> EXERCISE AIM: Please continue the entry on the moth Idiophantis paraptila, picking up right after its last sentence.

Idiophantis paraptila

Scientific classification
- Domain: Eukaryota
- Kingdom: Animalia
- Phylum: Arthropoda
- Class: Insecta
- Order: Lepidoptera
- Family: Gelechiidae
- Genus: Idiophantis
- Species: I. paraptila
- Binomial name: Idiophantis paraptila Meyrick, 1916

= Idiophantis paraptila =

- Authority: Meyrick, 1916

Species of moth

Idiophantis paraptila is a moth of the family Gelechiidae. It was described by Edward Meyrick in 1916. It is found in Sri Lanka.

> EXTRACTED DATA:
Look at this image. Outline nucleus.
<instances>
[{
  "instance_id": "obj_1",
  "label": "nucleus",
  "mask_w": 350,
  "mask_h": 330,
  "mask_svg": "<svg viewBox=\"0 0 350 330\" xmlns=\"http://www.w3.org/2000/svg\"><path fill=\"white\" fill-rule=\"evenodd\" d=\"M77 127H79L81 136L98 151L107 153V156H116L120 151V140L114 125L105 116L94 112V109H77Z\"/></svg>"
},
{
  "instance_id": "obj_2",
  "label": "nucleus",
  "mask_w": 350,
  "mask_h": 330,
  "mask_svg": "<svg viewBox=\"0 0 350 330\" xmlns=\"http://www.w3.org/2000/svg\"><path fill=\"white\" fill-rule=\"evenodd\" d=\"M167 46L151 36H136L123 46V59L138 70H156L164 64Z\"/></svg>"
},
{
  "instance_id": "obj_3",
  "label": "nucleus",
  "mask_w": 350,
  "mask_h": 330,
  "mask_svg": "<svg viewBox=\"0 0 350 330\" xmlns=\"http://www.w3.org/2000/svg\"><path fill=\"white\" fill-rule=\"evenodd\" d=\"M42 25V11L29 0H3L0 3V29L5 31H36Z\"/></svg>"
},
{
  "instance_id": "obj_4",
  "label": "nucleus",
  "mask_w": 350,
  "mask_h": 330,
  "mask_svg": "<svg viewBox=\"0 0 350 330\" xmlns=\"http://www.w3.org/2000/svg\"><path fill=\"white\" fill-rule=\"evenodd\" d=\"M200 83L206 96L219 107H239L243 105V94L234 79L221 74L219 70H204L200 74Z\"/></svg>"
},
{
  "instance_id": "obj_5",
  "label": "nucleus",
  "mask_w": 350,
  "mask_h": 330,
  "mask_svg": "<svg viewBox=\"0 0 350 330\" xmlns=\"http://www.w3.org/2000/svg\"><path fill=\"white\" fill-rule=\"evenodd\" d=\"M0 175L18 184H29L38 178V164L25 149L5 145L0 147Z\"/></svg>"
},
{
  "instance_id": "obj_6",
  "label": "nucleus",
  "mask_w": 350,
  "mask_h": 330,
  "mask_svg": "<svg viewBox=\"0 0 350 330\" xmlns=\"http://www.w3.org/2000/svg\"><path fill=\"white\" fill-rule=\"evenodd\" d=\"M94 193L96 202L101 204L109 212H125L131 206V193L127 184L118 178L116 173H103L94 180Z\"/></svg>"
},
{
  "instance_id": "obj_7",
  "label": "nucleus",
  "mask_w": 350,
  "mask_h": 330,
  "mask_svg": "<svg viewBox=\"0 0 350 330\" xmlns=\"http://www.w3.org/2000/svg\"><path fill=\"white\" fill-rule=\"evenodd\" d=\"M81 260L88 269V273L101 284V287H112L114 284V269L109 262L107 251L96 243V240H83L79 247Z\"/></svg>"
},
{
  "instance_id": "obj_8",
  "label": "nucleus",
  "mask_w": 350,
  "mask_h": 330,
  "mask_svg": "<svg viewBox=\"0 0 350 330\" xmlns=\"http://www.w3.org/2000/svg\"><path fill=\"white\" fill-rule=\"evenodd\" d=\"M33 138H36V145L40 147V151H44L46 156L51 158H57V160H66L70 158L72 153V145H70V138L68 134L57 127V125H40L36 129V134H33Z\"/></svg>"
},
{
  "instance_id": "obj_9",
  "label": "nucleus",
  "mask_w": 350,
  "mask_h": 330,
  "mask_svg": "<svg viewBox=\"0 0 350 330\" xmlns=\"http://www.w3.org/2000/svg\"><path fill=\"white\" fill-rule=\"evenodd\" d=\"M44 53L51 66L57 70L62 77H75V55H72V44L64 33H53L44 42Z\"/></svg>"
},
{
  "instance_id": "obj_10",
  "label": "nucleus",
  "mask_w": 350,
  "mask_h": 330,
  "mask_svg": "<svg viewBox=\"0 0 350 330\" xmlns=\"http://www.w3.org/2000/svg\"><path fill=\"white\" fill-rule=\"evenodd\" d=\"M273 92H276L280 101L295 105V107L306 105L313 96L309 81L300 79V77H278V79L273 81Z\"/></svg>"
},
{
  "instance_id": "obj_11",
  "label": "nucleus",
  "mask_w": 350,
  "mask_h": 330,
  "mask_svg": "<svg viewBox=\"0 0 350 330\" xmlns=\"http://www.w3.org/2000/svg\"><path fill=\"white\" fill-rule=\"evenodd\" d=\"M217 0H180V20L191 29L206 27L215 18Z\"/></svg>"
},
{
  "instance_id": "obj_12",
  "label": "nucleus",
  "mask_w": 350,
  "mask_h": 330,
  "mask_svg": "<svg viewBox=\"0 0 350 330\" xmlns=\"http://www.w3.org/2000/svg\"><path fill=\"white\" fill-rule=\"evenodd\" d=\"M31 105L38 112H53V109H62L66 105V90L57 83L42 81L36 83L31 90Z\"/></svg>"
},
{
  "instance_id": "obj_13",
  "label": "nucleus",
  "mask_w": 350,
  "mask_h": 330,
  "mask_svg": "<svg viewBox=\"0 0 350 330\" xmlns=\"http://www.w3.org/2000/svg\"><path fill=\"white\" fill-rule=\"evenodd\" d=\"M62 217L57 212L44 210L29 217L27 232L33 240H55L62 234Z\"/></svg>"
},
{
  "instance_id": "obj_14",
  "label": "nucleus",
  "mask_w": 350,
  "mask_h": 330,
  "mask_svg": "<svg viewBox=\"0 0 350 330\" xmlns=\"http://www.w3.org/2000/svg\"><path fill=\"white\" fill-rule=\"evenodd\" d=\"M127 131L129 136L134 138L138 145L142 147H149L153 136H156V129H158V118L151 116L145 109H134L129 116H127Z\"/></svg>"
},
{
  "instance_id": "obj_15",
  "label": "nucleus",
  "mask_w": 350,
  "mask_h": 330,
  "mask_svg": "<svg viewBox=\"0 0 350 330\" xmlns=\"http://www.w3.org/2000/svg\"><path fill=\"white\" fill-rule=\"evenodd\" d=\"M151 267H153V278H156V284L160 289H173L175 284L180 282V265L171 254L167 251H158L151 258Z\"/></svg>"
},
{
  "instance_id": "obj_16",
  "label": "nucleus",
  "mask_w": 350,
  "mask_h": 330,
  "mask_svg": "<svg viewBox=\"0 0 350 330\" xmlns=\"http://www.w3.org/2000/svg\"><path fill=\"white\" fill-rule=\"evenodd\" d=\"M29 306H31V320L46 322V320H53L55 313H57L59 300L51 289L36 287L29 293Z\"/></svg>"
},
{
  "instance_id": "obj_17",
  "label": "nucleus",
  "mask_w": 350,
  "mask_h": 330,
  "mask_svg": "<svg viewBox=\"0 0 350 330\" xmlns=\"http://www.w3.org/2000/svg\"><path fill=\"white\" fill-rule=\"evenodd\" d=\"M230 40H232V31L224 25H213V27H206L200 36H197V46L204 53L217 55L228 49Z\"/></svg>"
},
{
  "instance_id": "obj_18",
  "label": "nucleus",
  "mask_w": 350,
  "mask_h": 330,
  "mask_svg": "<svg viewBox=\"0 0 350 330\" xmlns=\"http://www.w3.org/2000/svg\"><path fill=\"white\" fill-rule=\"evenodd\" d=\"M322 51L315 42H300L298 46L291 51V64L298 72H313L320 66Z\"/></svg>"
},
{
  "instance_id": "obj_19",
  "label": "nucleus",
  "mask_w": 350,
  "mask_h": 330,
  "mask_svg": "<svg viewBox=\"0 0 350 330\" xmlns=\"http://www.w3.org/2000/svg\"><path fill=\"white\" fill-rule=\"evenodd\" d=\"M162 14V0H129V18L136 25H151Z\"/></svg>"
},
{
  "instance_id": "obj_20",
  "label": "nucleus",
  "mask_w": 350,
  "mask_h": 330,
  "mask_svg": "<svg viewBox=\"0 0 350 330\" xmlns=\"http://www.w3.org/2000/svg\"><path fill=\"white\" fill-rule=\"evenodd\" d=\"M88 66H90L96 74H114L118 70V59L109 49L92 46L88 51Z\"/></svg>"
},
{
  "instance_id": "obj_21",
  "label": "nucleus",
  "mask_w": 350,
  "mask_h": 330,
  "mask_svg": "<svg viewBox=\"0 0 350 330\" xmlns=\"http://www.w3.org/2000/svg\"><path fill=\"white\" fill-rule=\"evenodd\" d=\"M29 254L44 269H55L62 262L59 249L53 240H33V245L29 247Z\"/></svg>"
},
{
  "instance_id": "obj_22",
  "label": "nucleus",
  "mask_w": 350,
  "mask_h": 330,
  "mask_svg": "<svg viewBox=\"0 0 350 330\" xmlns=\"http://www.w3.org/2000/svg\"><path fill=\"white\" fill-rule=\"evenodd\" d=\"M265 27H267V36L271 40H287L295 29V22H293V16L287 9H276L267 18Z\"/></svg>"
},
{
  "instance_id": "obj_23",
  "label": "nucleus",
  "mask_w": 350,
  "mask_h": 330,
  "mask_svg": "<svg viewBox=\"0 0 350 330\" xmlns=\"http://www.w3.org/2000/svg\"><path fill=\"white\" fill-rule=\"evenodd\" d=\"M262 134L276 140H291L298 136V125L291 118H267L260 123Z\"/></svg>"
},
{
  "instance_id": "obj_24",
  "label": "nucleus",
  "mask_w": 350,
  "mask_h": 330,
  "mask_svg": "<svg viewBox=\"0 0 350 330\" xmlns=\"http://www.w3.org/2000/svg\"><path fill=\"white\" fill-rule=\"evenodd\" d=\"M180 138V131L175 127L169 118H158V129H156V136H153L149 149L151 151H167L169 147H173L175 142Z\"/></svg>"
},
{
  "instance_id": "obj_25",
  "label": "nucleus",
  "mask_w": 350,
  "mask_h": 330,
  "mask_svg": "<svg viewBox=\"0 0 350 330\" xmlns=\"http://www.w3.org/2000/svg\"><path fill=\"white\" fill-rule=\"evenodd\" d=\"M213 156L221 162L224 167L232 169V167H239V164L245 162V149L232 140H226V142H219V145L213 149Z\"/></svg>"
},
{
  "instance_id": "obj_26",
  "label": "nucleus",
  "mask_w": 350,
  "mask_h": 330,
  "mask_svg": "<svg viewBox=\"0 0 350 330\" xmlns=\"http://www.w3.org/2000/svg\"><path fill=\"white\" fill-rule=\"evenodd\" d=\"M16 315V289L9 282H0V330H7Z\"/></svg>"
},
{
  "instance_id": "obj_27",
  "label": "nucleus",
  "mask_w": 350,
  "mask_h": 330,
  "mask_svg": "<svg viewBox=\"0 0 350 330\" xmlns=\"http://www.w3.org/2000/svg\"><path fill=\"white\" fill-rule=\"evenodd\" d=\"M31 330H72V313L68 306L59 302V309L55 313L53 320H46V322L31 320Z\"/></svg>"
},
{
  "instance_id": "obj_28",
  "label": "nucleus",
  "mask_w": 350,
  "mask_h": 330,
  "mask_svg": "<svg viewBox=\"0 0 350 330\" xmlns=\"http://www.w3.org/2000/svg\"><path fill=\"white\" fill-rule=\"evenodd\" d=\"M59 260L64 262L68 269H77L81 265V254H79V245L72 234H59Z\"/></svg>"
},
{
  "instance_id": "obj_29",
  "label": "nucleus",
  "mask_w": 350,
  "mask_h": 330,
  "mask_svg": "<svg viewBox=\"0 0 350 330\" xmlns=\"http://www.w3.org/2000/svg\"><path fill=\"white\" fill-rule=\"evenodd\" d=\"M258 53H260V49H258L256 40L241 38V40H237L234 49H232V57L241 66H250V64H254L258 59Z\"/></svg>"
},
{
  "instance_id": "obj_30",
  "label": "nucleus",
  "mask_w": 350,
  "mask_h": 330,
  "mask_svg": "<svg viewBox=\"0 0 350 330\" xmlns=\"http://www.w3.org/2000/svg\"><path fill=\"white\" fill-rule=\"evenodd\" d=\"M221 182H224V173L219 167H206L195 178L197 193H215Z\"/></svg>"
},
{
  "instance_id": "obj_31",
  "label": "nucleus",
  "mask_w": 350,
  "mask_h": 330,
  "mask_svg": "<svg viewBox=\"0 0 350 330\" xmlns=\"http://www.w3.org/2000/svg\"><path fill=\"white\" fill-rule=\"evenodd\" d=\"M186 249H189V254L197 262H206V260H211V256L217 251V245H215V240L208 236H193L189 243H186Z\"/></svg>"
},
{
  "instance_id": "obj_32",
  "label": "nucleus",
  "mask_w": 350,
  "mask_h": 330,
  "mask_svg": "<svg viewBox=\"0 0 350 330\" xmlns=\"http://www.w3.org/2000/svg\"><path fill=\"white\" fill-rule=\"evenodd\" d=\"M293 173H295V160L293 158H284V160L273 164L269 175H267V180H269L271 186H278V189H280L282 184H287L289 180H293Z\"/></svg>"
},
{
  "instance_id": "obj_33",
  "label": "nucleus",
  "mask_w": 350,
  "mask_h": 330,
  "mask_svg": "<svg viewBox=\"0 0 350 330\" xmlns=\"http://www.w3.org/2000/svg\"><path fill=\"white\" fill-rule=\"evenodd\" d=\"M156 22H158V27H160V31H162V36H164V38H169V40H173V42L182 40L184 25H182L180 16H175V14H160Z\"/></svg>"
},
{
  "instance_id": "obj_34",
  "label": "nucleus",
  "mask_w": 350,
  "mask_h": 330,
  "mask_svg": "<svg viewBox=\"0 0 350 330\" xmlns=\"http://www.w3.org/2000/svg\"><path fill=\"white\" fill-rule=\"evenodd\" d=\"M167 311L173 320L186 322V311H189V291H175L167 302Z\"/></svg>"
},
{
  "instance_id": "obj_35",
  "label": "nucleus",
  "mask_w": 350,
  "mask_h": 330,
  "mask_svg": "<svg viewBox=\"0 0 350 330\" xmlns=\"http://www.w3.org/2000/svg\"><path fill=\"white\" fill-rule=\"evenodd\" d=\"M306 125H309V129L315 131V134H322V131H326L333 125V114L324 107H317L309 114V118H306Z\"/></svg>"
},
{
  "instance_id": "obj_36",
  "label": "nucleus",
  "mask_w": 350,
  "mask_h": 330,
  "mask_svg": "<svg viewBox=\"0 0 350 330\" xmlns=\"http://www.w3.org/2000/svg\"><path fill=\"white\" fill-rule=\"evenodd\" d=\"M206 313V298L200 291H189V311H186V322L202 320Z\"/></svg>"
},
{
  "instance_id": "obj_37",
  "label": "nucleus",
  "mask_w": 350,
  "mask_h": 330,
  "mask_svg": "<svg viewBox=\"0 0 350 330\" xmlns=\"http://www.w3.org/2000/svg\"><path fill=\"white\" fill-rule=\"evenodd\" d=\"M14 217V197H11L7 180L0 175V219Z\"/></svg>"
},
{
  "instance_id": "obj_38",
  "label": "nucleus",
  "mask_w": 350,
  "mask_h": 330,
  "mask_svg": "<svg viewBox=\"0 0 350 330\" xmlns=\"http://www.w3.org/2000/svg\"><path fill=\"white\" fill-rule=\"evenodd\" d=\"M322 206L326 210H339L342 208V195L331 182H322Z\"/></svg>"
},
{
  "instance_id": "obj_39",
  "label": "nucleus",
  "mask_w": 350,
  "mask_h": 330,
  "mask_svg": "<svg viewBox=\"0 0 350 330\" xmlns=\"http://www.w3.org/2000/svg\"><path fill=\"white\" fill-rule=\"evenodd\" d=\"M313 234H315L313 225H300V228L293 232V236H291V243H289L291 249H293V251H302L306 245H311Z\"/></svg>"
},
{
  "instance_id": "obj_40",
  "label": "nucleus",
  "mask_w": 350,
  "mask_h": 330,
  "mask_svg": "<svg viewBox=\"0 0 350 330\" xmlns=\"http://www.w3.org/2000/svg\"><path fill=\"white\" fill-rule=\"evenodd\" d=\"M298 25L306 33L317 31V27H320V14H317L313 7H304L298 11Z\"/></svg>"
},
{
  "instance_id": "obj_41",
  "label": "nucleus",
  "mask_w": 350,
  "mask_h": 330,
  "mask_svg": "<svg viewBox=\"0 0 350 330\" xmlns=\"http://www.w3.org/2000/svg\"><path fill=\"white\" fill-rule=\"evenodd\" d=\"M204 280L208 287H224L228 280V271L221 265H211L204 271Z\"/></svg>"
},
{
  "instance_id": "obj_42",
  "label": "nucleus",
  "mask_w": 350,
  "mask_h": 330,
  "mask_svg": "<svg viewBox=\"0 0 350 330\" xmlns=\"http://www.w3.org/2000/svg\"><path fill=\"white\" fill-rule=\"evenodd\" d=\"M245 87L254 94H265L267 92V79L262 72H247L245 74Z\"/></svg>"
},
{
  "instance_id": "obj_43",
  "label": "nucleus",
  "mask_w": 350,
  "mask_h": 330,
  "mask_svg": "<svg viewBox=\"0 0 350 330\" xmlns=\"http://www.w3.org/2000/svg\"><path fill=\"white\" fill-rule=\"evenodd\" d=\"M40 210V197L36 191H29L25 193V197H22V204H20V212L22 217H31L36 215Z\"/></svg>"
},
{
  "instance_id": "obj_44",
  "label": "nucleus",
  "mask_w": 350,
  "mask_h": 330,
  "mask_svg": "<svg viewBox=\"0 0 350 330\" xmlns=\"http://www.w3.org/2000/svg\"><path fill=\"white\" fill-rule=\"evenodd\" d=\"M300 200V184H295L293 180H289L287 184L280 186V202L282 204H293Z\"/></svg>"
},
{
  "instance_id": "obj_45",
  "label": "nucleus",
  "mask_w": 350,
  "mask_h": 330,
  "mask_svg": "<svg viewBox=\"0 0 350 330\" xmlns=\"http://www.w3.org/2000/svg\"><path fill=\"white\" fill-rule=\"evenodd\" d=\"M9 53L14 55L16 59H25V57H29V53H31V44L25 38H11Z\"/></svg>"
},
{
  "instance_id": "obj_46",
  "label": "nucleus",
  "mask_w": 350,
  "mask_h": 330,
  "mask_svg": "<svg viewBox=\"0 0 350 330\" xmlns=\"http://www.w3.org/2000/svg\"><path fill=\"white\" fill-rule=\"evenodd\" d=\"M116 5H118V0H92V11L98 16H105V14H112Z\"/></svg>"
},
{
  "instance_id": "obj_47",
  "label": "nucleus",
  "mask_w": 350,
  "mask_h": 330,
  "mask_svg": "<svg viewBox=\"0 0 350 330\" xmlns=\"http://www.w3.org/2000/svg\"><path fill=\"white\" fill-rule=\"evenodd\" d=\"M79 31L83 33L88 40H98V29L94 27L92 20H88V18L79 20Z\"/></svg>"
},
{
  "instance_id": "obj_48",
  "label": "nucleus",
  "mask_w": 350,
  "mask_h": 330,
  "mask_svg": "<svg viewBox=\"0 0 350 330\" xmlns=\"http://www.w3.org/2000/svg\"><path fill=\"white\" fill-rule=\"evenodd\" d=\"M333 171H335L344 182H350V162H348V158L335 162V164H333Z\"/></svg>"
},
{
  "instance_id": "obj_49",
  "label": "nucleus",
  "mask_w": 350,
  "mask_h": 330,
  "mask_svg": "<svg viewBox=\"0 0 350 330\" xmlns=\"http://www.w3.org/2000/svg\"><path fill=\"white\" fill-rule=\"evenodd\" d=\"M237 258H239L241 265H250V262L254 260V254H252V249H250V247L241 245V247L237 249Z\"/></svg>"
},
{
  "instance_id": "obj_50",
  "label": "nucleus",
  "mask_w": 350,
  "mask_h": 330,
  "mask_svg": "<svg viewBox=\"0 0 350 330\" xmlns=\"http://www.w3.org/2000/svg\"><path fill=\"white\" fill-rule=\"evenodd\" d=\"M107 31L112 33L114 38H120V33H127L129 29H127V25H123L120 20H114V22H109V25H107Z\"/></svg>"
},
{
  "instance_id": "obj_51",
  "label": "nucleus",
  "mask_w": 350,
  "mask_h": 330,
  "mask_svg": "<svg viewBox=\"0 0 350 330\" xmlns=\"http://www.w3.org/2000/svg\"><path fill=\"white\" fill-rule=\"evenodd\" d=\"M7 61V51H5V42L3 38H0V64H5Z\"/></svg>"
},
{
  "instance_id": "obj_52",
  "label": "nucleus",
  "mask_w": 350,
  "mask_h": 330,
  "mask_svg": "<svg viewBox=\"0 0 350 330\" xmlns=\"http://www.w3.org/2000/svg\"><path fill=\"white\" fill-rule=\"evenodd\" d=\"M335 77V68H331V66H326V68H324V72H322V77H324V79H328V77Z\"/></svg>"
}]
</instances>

> ANSWER:
The wingspan is about 11 mm. The forewings are pale ochreous suffusedly irrorated (sprinkled) with light fuscous. The first discal and plical stigmata are indicated by small cloudy fuscous spots, the plical obliquely posterior. There is a fine obtusely angulated grey-whitish line from two-thirds of the costa to the dorsum before the tornal prominence, becoming white on the costa, marked just beneath the angle with a blackish dot, and with a minute black dot on the lower extremity. The tornal prominence is tinged with shining purplish, becoming coppery metallic on the upper margin, with a deep bluish longitudinal mark on the tornal margin edged above with ochreous. The apical prominence is pale yellow ochreous, cut by a very fine oblique whitish line irrorated with fuscous near and parallel to the preceding line. The hindwings are rather dark grey.